[Spatial question records]
[START]

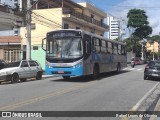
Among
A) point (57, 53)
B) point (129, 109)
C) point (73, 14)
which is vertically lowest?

[END]

### Your instructions
Reproduce every entry exactly, but omit each picture.

### Task output
Among
A) point (57, 53)
B) point (129, 109)
C) point (73, 14)
which is vertically lowest?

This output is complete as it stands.